EXPLORE THE MATERIAL:
1 > Rewrite the article on Xi's talks with Obama between "Against this background" and "fight climate change.", inclusive, changing "discord" to "disagreement".
2 > List every person the article on Xi's talks with Obama identifies by name.

DOCUMENT SEGMENT:
__________

Xi protested that "China strongly opposes and combats the theft of commercial secrets and other kinds of hacking attacks."

Disputed islands

The Chinese leader also firmly pushed back on human rights criticism, warning reform would come on China's own timetable and without undermining its stability.

US President Barack Obama and Chinese President Xi Jinping review the troops 
during a State Arrival ceremony on the South Lawn of the White House in 
Washington, DC, September 25, 2015 (AFP Photo/Saul Loeb)

"We must recognize that countries have different historical processes and realities, that we need to respect people of all countries in the rights to choose their own development path independently," he said.

There was also a sharp exchange of views over China's bid to extend its sovereignty over the South China Sea by building bases on reclaimed islands in areas disputed by Washington's southeast Asian allies.

"Islands in the South China Sea, since ancient times, are China's territory," Xi declared. "We have the right to uphold our own territorial sovereignty and lawful and legitimate maritime rights and interests."

Obama said the disputes must be settled in accordance with international statutes, saying: "I encouraged a resolution between claimants in these areas. We are not a claimant. We just want to make sure that the rules of the road are upheld."

Against this background of discord, the agreement on climate change -- both countries signed a "joint vision" ahead of December's UN climate summit in Paris, and China committed to a domestic "cap and trade" carbon exchange -- was all the more remarkable.

China will also set aside $3.1 billion as a fund to help developing countries fight climate change.

__________

AVAILABLE DATA:
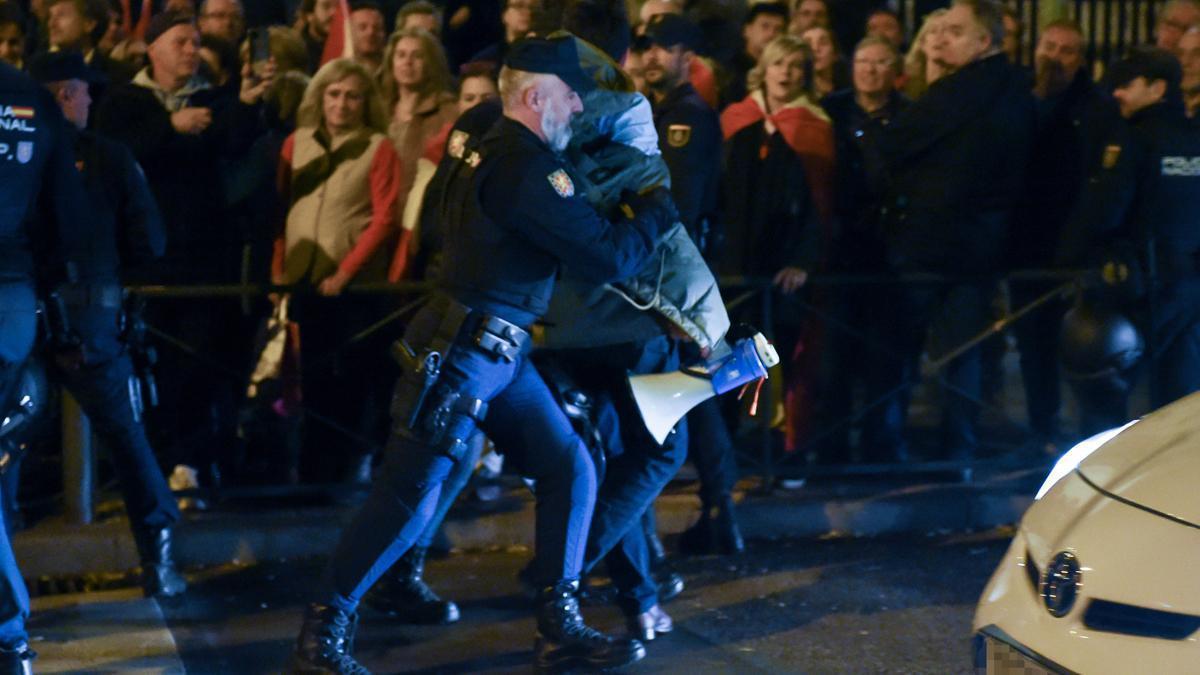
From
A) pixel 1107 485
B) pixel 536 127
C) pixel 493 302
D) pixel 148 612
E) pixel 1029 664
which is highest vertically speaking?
pixel 536 127

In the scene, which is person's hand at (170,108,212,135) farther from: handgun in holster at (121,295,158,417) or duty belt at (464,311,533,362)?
duty belt at (464,311,533,362)

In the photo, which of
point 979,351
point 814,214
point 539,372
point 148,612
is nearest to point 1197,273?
point 979,351

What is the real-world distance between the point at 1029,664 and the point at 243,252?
4248 mm

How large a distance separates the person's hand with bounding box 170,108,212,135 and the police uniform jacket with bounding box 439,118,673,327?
2.22 m

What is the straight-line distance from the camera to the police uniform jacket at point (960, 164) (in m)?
7.37

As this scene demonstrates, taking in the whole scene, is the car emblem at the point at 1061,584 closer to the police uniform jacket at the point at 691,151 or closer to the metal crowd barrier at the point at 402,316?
the police uniform jacket at the point at 691,151

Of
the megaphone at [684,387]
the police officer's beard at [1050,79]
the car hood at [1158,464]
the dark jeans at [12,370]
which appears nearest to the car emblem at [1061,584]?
the car hood at [1158,464]

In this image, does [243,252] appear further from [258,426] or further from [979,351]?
[979,351]

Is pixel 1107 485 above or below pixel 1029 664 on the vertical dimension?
above

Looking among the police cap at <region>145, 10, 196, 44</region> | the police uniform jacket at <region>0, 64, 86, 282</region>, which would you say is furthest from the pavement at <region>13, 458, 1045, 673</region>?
the police cap at <region>145, 10, 196, 44</region>

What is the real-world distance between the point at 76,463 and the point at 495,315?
7.75 feet

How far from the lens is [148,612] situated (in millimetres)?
5984

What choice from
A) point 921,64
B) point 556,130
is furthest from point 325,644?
point 921,64

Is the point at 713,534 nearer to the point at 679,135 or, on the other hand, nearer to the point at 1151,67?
the point at 679,135
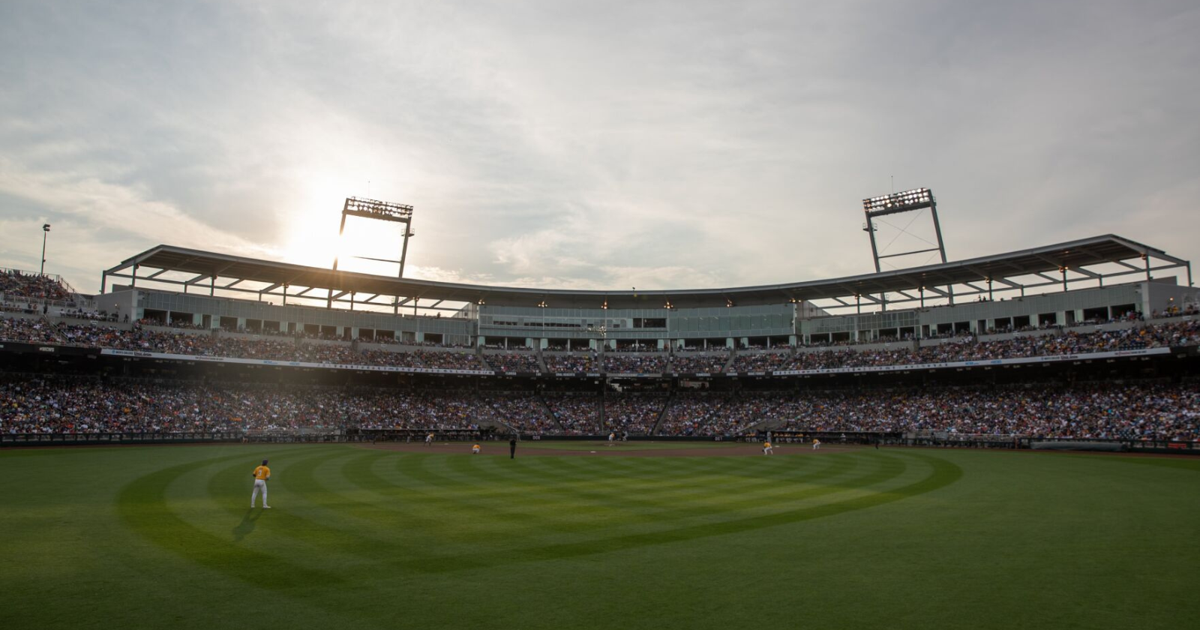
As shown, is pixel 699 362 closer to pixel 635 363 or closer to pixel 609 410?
pixel 635 363

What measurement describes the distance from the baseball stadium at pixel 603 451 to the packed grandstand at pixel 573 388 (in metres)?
0.36

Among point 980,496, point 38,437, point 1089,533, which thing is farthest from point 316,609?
point 38,437

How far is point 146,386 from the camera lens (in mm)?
56875

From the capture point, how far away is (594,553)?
45.8 ft

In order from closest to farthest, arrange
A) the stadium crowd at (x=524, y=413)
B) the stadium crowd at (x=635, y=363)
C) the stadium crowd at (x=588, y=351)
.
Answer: the stadium crowd at (x=588, y=351), the stadium crowd at (x=524, y=413), the stadium crowd at (x=635, y=363)

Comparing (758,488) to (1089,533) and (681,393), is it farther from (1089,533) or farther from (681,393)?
(681,393)

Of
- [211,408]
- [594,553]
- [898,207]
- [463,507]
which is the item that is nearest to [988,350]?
[898,207]

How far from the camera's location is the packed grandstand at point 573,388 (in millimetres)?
49281

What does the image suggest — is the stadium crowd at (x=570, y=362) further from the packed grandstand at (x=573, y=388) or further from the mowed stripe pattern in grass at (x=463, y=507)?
the mowed stripe pattern in grass at (x=463, y=507)

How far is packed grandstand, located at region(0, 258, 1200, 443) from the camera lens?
162 ft

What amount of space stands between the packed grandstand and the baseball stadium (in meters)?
0.36

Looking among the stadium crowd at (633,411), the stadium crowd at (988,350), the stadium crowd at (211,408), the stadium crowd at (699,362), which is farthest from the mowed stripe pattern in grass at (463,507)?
the stadium crowd at (699,362)

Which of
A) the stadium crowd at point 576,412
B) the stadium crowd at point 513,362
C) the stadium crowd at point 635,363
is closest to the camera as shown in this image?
the stadium crowd at point 576,412

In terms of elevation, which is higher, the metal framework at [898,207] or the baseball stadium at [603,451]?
the metal framework at [898,207]
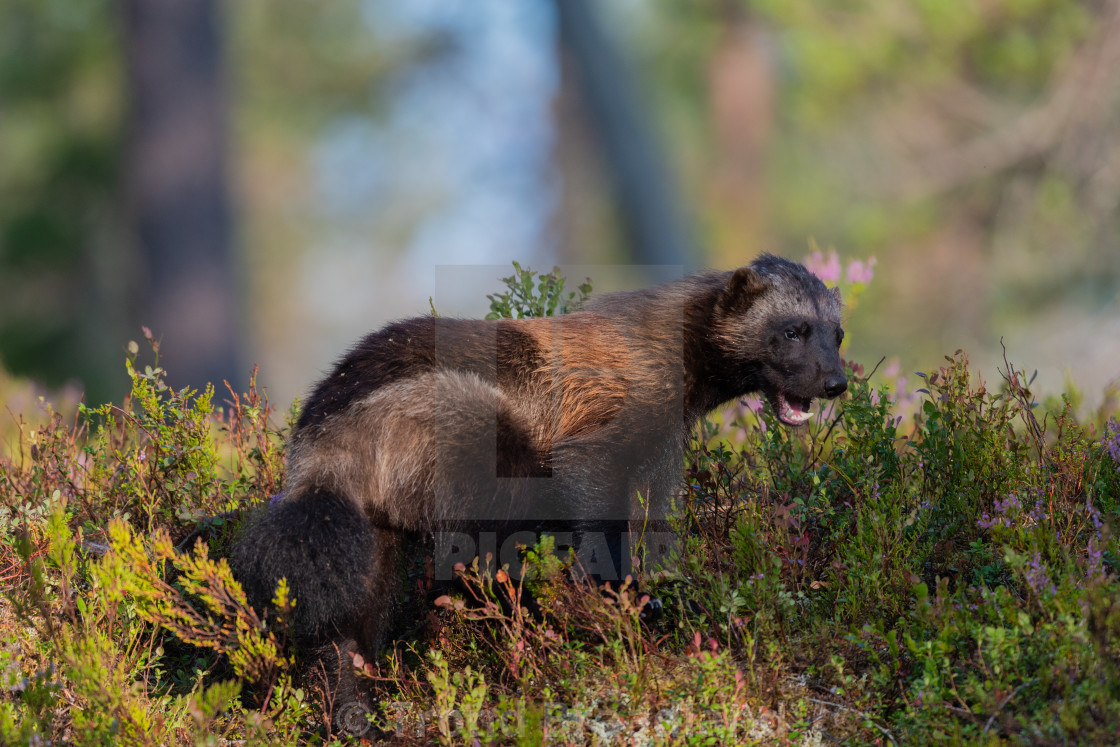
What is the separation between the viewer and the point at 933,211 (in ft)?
48.1

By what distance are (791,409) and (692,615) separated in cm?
108

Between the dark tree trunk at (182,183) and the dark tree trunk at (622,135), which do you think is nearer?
the dark tree trunk at (182,183)

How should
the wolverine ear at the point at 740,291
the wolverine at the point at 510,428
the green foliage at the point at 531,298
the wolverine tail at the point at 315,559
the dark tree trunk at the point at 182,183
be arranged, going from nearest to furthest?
the wolverine tail at the point at 315,559 < the wolverine at the point at 510,428 < the wolverine ear at the point at 740,291 < the green foliage at the point at 531,298 < the dark tree trunk at the point at 182,183

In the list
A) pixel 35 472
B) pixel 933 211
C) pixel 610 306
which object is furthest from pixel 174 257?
pixel 933 211

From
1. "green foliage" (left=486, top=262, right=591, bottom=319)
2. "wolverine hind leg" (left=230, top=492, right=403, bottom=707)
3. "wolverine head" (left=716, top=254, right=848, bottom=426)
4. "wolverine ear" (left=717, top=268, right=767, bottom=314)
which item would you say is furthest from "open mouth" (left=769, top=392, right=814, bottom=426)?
"wolverine hind leg" (left=230, top=492, right=403, bottom=707)

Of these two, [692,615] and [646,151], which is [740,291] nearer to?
[692,615]

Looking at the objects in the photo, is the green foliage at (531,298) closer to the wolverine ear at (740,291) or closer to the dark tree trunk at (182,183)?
the wolverine ear at (740,291)

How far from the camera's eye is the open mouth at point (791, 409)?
13.8ft

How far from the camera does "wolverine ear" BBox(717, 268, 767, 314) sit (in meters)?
4.31

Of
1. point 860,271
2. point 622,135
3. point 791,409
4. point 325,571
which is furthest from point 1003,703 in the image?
point 622,135

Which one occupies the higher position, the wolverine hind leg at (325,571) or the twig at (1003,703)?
the wolverine hind leg at (325,571)

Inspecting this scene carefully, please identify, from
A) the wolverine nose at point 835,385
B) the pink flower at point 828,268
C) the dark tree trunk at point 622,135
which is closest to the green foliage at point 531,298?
the wolverine nose at point 835,385

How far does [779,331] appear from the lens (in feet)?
14.0

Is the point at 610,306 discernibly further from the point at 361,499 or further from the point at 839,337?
the point at 361,499
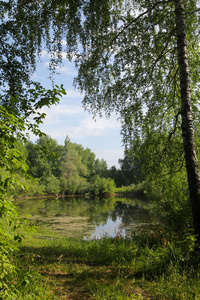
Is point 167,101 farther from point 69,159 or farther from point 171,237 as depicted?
point 69,159

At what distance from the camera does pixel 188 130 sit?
4.33 m

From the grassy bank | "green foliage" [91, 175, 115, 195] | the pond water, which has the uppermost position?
"green foliage" [91, 175, 115, 195]

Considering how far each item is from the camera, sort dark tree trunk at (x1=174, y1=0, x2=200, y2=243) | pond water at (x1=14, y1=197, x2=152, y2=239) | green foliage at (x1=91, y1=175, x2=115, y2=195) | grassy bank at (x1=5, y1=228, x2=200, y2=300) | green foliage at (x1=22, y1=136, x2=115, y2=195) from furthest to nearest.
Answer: green foliage at (x1=91, y1=175, x2=115, y2=195) → green foliage at (x1=22, y1=136, x2=115, y2=195) → pond water at (x1=14, y1=197, x2=152, y2=239) → dark tree trunk at (x1=174, y1=0, x2=200, y2=243) → grassy bank at (x1=5, y1=228, x2=200, y2=300)

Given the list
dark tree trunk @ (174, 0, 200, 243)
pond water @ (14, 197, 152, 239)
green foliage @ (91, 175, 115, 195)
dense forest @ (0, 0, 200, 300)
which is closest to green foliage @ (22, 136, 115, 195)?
green foliage @ (91, 175, 115, 195)

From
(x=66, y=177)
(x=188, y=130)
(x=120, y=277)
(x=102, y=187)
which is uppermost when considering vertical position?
(x=66, y=177)

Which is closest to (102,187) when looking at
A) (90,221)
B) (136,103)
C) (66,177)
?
(66,177)

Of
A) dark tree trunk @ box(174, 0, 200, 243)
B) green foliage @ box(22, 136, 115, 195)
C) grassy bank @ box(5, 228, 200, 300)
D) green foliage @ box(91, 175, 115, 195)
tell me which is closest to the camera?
grassy bank @ box(5, 228, 200, 300)

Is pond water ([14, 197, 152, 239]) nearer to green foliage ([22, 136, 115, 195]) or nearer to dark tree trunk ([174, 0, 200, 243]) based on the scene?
dark tree trunk ([174, 0, 200, 243])

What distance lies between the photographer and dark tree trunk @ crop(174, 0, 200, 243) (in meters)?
4.13

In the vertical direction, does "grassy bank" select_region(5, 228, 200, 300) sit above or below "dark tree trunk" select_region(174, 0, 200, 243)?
below

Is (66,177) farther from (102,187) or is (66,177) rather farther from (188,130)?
(188,130)

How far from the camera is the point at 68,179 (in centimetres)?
4978

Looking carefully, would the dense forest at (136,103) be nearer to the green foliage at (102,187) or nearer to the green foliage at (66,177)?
the green foliage at (66,177)

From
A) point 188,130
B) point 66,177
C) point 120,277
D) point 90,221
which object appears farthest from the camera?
point 66,177
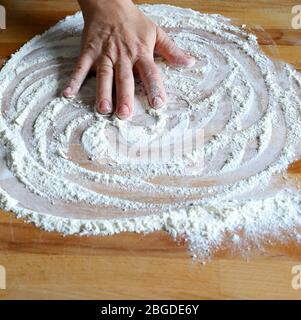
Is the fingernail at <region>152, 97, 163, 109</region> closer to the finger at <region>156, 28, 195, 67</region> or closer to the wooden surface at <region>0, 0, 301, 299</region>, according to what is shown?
the finger at <region>156, 28, 195, 67</region>

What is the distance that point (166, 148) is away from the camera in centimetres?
81

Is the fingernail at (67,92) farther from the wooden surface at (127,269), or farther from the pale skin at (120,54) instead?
the wooden surface at (127,269)

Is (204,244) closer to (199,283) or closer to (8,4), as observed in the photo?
(199,283)

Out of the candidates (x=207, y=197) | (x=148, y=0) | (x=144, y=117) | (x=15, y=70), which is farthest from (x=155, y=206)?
(x=148, y=0)

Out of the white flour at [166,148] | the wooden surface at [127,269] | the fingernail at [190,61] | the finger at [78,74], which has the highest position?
the fingernail at [190,61]

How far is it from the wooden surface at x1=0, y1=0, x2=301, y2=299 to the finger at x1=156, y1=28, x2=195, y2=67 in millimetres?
410

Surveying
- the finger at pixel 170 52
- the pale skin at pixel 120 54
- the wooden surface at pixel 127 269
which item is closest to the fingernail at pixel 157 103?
the pale skin at pixel 120 54

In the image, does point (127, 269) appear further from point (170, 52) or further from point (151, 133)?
point (170, 52)

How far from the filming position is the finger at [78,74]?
2.90 ft

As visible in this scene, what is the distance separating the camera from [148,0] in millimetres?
1106

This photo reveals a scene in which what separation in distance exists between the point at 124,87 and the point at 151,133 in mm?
109

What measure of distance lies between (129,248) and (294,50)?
57cm

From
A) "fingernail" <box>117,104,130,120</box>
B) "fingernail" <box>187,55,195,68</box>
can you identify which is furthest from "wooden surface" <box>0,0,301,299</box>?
"fingernail" <box>187,55,195,68</box>

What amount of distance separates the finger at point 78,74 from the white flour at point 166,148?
2cm
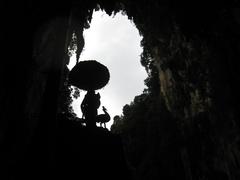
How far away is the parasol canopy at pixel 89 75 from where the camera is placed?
5.20 m

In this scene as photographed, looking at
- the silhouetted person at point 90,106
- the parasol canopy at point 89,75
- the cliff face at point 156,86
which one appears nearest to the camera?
the cliff face at point 156,86

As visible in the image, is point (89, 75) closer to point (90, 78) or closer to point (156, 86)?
point (90, 78)

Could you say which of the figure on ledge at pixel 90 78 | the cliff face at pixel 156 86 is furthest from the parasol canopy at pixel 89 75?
the cliff face at pixel 156 86

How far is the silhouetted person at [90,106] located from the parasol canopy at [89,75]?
14.6 inches

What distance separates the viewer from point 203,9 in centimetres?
1174

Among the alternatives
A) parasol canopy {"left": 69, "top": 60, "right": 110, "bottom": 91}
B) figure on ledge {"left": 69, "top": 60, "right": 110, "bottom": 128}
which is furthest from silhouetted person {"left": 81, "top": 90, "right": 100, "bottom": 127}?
parasol canopy {"left": 69, "top": 60, "right": 110, "bottom": 91}

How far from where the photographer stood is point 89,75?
17.5 ft

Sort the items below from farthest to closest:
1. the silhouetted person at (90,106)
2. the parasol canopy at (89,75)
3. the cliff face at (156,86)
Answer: the silhouetted person at (90,106) → the parasol canopy at (89,75) → the cliff face at (156,86)

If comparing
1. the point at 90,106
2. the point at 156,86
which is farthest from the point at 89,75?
the point at 156,86

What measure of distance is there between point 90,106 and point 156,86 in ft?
60.7

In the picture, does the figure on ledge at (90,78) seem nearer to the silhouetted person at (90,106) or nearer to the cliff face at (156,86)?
the silhouetted person at (90,106)

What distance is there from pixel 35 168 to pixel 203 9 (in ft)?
35.3

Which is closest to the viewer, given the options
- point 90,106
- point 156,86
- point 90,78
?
point 90,78

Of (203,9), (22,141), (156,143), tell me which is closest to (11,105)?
(22,141)
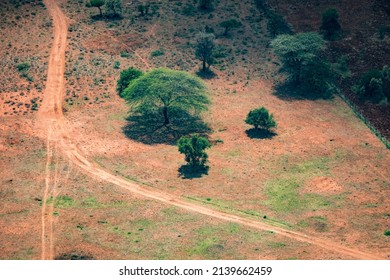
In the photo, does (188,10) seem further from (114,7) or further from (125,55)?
(125,55)

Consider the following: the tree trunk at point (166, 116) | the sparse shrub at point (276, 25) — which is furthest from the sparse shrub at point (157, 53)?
the tree trunk at point (166, 116)

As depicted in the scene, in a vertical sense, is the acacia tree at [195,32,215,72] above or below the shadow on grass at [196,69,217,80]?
above

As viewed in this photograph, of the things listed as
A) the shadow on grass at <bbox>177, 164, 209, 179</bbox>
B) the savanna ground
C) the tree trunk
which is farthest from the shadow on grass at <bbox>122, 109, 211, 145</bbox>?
the shadow on grass at <bbox>177, 164, 209, 179</bbox>

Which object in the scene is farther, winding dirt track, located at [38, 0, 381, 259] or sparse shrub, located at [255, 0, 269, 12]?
sparse shrub, located at [255, 0, 269, 12]

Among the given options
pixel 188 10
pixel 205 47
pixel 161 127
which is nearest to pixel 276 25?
pixel 205 47

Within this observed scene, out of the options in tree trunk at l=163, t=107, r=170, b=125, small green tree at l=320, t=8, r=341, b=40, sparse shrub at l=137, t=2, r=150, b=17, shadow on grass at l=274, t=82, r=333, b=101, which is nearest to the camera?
tree trunk at l=163, t=107, r=170, b=125

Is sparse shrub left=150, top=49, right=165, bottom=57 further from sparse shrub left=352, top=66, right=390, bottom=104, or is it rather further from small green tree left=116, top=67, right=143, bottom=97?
sparse shrub left=352, top=66, right=390, bottom=104
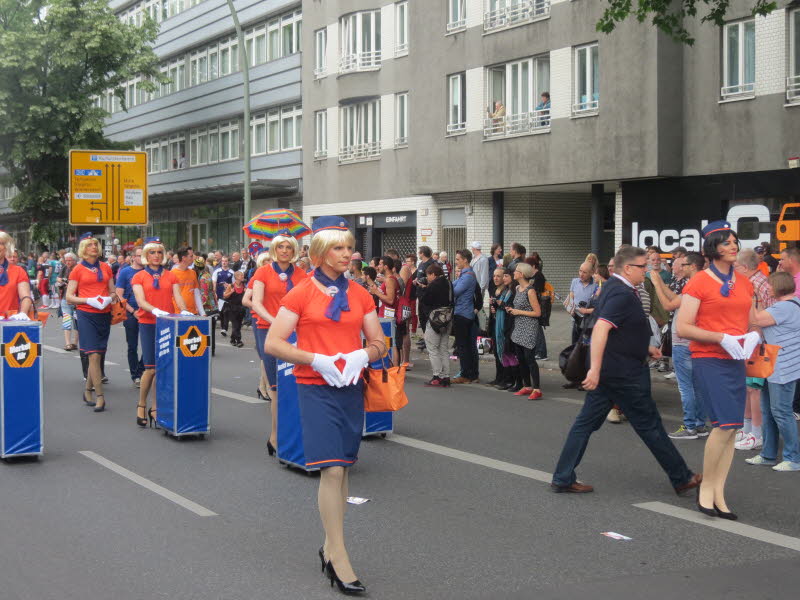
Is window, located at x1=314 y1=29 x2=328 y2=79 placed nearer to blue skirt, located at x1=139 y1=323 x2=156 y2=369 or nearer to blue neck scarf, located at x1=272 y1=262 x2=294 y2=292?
blue skirt, located at x1=139 y1=323 x2=156 y2=369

__________

SOLUTIONS FOR EACH TASK:
1 >
Against this background of disagreement, the agreement on climate change -- both countries signed a "joint vision" ahead of December's UN climate summit in Paris, and China committed to a domestic "cap and trade" carbon exchange -- was all the more remarkable.

China will also set aside $3.1 billion as a fund to help developing countries fight climate change.

2 > Xi Jinping, Barack Obama, Saul Loeb